Subject: Re: cardbus fwohci detach
To: None <current-users@netbsd.org>
From: Miles Nordin <carton@Ivy.NET>
List: current-users
Date: 01/13/2002 02:07:02
    ls> enclosures with firewire<->IDE controllers in them. Does it
    ls> make any difference which one I get?

Yes.  You must get a case with the ``Oxford 911'' chip in it, which
will approach the 40MB/s throughput and support the relevant IDE
ultra-double-mega-turbo-Pro-2000 modes.  However, you may still have
problems with booting kernels stored above the ``137GB barrier.''  All
other chips than the Oxford 911 are dramatically inferior and should
be avoided with prejudice and contempt.


The Oxford 911 is a single-chip leveraged firewire to IDE solutions
module, and needs only a PHY, a crappy power supply, and a gaudy blue
LED to construct a complete, competitive OEM Firewire-to-IDE Product.

Most CDR/W's use the Oxford 900, which is inferior.
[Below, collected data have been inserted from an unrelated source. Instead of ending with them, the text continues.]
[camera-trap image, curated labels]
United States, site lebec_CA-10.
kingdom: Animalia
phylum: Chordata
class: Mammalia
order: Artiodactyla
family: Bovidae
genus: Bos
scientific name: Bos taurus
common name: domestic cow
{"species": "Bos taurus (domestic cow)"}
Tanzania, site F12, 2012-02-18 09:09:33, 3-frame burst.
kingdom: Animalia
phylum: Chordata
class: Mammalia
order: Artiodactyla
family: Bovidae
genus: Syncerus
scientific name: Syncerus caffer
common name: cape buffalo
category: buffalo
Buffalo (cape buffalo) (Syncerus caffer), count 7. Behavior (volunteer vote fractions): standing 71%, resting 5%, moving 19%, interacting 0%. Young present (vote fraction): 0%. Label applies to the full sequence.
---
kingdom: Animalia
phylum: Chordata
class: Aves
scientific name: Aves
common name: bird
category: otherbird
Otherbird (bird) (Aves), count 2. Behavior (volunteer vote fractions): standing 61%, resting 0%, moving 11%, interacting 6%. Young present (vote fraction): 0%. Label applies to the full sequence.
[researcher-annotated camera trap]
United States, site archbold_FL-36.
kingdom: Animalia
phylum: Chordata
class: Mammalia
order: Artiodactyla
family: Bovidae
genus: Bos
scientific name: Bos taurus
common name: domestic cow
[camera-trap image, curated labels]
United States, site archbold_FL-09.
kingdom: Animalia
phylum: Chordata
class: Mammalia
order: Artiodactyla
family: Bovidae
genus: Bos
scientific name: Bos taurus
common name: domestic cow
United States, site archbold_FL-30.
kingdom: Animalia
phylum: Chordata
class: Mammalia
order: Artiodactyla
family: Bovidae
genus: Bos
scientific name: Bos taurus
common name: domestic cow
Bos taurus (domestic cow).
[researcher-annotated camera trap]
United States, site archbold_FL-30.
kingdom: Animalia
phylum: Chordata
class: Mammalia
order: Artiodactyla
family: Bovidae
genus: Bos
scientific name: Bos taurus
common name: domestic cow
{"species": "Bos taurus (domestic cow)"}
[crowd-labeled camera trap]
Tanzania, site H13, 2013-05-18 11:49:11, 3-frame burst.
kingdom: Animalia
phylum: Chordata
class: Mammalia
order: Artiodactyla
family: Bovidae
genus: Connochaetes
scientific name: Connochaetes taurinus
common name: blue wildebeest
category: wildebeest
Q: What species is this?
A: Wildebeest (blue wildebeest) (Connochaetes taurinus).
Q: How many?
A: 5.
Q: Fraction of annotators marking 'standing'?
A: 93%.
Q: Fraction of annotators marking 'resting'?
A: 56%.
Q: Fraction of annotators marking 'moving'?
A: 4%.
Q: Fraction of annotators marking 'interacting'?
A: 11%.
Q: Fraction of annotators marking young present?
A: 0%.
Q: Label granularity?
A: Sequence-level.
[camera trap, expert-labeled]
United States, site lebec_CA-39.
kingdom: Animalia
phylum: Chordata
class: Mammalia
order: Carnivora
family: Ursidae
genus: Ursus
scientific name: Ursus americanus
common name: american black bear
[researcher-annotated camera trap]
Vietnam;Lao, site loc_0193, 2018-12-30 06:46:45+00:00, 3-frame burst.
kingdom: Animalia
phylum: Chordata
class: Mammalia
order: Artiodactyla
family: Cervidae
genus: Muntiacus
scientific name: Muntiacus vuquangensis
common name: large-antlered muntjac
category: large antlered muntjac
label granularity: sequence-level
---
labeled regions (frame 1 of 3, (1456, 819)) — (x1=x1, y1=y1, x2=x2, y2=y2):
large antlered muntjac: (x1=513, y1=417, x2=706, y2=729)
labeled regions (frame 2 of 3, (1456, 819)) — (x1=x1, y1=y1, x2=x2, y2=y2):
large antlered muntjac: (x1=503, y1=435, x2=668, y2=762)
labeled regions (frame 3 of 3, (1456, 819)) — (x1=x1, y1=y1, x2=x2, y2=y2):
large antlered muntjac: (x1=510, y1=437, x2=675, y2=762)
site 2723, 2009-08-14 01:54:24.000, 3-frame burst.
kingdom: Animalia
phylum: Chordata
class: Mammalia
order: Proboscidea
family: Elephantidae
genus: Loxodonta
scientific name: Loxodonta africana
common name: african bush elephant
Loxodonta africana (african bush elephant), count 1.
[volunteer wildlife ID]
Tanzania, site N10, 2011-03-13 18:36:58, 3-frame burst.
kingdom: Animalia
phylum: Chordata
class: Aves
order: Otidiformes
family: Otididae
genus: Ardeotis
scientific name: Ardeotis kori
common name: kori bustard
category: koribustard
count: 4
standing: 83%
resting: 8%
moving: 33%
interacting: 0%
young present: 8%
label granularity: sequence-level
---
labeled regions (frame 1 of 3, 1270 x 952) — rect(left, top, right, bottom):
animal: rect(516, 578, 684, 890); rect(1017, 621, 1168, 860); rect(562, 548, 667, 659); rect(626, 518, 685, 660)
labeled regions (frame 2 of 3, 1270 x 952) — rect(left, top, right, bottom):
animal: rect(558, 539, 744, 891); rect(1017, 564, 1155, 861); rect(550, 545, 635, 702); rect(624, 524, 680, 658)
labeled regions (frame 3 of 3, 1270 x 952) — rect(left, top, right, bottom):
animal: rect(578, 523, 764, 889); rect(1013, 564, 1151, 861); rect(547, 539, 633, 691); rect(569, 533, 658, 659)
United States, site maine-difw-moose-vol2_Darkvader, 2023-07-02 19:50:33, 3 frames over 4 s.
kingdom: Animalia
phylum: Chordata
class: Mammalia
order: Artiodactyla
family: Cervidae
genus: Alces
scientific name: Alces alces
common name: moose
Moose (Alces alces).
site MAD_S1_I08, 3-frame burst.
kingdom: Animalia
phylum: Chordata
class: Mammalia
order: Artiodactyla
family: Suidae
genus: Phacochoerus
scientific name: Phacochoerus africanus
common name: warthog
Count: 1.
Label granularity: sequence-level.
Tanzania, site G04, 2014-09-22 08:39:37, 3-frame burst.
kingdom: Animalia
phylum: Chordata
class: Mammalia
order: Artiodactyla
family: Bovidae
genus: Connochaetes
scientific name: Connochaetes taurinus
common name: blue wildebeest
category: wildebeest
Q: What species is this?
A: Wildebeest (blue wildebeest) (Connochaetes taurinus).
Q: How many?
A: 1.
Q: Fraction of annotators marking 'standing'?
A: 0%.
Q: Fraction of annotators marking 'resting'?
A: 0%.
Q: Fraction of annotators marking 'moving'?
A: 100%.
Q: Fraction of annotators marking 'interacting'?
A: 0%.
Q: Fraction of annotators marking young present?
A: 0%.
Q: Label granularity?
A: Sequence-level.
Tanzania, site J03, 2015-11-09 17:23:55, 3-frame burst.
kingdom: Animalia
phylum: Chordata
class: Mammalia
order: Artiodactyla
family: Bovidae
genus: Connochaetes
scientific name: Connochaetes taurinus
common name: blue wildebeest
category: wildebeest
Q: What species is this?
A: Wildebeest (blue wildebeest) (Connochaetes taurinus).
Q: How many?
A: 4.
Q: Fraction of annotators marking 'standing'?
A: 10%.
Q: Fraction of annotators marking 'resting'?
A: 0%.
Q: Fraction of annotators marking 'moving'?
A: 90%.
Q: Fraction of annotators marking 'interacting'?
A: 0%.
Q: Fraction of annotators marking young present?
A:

The Oxford chips contains an ARM7 core plus some Flash and some RAM,
so if you were feeling giddy and foolish someday, you could run NetBSD
on your Firewire-to-IDE chip, and then use NetBSD's Firewire driver to
talk to the other NetBSD.  Some day, we will have to proclaim an end
to the Age of Drivers.  Or perhaps you could use Linux's modular
open-source parallel port architecture to turn each of the IDE data
pins into an RS232 transmit pin, thus connecting a bank of sixteen
modems to your IDE case.


Anyway, I was serious about the Oxford 911 chip.  Insist upon it.